Son once publicly lamented this as a 'missed big catch,' and now, at what could be a valuation peak, he has opted to part ways once again.

On the surface, this seems like a routine portfolio adjustment: transitioning from established chipmakers to transformative application-layer companies. Yet, a deeper dive into the capital flows unveils a more intricate web of interactions.

In the current AI ecosystem, capital circulates in a closed loop: investment firms inject capital into AI companies, which then utilize these funds to procure hardware like chips. Hardware suppliers, in turn, reinvest a portion of their profits back into AI companies, driving up their valuations and attracting further investment.

This cycle has forged a tight-knit capital network among entities like NVIDIA, OpenAI, SoftBank, Microsoft, and CoreWeave.

This model bears a striking resemblance to the 'circular financing' of the dot-com bubble era, where equipment makers and clients artificially inflated valuations through complex transactions, while genuine end demand remained speculative.

The magnitude of current AI investments is staggering. According to announcements, over $1 trillion will be funneled into AI infrastructure in the coming years. However, the efficiency of these investments in terms of output remains to be substantiated.

Take OpenAI as a case in point. Despite reaching a $500 billion valuation, the company anticipates $13 billion in revenue for 2025, with annual losses ranging between $5 billion and $7.8 billion. This implies that its valuation is 39 times its revenue, and the company has yet to achieve profitability.

More strikingly, recently, over 200 OpenAI employees cashed in through equity transfers, pocketing an average of $33 million each, while the company itself did not receive any new operational funds.
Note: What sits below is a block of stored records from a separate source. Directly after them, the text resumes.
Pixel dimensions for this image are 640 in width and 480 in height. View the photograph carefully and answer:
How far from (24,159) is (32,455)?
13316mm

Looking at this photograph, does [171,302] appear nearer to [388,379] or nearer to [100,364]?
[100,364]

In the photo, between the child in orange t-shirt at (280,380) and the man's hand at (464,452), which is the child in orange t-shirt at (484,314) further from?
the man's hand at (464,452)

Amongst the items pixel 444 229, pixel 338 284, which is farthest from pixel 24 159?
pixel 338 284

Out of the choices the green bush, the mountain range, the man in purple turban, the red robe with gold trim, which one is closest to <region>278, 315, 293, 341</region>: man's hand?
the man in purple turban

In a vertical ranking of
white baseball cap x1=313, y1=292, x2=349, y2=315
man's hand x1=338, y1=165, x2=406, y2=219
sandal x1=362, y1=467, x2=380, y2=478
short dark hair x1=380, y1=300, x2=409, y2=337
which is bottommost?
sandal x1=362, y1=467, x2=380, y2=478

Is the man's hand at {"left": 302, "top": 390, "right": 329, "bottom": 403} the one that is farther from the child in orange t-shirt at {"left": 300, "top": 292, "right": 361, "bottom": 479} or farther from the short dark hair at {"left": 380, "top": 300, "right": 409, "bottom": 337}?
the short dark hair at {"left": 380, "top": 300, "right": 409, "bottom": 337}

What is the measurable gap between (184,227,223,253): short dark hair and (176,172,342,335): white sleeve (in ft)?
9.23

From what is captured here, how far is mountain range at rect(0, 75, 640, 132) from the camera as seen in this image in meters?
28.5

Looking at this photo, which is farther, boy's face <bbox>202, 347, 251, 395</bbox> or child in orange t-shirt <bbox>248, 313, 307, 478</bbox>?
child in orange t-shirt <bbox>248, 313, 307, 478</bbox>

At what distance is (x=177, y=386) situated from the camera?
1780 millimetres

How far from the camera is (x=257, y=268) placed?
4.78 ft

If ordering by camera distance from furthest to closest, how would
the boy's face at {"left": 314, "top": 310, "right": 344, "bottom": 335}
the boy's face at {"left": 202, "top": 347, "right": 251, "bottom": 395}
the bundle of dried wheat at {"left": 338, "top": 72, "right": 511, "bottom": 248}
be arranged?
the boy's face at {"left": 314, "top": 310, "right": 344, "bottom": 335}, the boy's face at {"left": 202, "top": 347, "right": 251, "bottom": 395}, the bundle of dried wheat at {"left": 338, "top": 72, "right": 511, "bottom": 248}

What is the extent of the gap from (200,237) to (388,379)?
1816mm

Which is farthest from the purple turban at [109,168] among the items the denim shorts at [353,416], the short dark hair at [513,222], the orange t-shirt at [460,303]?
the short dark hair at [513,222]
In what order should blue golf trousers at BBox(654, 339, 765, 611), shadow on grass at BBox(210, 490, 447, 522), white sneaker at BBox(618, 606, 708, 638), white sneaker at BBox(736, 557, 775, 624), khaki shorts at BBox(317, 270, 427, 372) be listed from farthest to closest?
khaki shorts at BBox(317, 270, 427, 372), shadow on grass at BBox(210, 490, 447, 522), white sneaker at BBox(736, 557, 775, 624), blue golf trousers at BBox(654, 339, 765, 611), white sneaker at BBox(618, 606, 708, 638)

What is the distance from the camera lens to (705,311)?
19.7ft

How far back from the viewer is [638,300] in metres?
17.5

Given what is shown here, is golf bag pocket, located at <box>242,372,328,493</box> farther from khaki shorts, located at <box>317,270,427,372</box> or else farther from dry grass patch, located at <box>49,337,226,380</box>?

While announcing record profits, SoftBank's CFO Yoshimitsu Goto acknowledged the necessity to 'dispose of existing investment portfolios to secure financing,' revealing the practical quandary faced by 'paper billionaires': book profits cannot directly settle bills.

Son's investment career is marked by audacious bets, with legendary successes like Alibaba and 'life stains' like WeWork. His decision to exit NVIDIA at its market cap zenith has drawn scrutiny as to whether this signals a paradigm shift in his investment strategy.

Historical precedents indicate that technological revolutions invariably spawn market bubbles but also bequeath truly valuable long-term enterprises. During the dot-com bubble, companies like Amazon and Google ultimately rose to prominence, while numerous imitators were wiped out.

Son's asset reallocation offers invaluable insights for diverse market stakeholders:

For AI investors, the largest AI proponent reducing stakes in core hardware companies and pivoting to unprofitable application-layer firms may portend significant shifts in risk-return ratios.

For tech company employees, founders and early investors cashing out at exorbitant valuations may suggest that the market is approaching a cyclical peak.

For the broader market, the intricate capital cycles and asset liquidations amidst record profits exhibit hallmarks typical of the end of a market cycle.

While the long-term development prospects of AI are indisputable, whether current valuations fully encapsulate this future remains an independent query for every market participant.